Peter Agostini was born in Hell’s Kitchen, a then-tough neighborhood on New York’s West Side, in 1913. His mother died when he was three, and he spent some time at a school for orphans before his early education in a Catholic school, which ceased after the eighth grade. Agostini was a self-taught artist whose only art training was one year at the Leonardo Da Vinci School in midtown, a school run by the sculptor Onario Ruotolo and sponsored by Benito Mussolini. Ambitious from the start, he made a 40” plaster figure, The Swimmer, while in attendance. At Leonardo Da Vinci, Agostini met artists George Spaventa and Nicolas Carone, with whom he had life-long friendships.

In the late 1950’s, Agostini moved into his first studio on 10th Street. His work of that time was impulsive, and to accommodate its spontaneity, he began fashioning sculpture directly in plaster, working it in its fluid state. In the 60’s, his plaster work was distinctive for its extreme immediacy. Anticipating Pop Art imagery, he cast and assembled with incredible assuredness newspapers, balloons, egg cartons, clotheslines, pillows, corrugated cardboard, truck inner tubes, bottles – all sorts of disparate objects – “frozen from life.” He made “instant sculpture” whose characteristics were speed, luminosity, and explosiveness that ran the gamut from figurative to abstract. He had a great gift for enlivening inert matter, and a fluid control of the unyielding materials he used.

"His forms totally are seductively inviting. They are nerve-wrackingly intense, made now, for now . . . live now, die later." (Art News, Dec. 1960)

(Squeeze, 1963, bronze)

(Saracen, 1960, bronze)

In 1960, Agostini was hired by Andre Racz at Columbia to teach sculpture and drawing. He had had no previous teaching experience and had to invent his own way. His approach was to direct the student’s observation through demonstration, without giving any verbal instruction. This hands-off teaching style appealed to many young students, including Christopher Cairns, Bruce Gagnier and Jonathan Silver. As a teacher Agostini combined an intense charismatic charm with a certain detachment, always putting emphasis on personal expression. His approach had no artifice and his presence was electric. He consequently had many devoted students. In 1969 he joined Spaventa on the faculty of the New York Studio School where he often worked from the model alongside his students. Agostini also taught for many years at the University of North Carolina, Greensboro and was a Distinguished Visitor at Haverford College.

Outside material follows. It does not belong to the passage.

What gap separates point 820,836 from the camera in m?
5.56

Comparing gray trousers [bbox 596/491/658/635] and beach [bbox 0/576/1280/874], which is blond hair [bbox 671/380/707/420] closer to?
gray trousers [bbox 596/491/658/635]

In the 1970’s and 80’s, Agostini returned to figuration, producing a series of old men, female heads and large horses. For Agostini, there was no difference between representation and abstraction. In their commitment to mass and form and in the masterful modeling technique employed, these works were as related to his “swells” and “squeezes” of the 1960’s, as they were influenced by Michelangelo and Leonardo. Grounded in his lifelong habit of drawing from the figure, and reflecting his personal experience of aging, these works demonstrate consummate observation and distillation of form, and marriage of subject to that form.

"Meaning is always a big problem. Like in art, you don’t really know how to get it. But when it happens, it’s already enough. The power of meaning is a very, very difficult thing to approach." (Peter Agostini)

(Apollo, 1975, bronze)

Agostini showed regularly at the Radich Gallery until 1969, when the gallery closed. He subsequently showed at the Zabriskie and Bernice Steinbaum Galleries, among others. By the end of his life, Agostini’s work would appear in more than 25 one-man shows and more than 100 group shows world-wide. His work can be found in numerous private and public collections, including those of the Metropolitan Museum of Art, the Museum of Modern Art, the Guggenheim, and the Walker Art Center.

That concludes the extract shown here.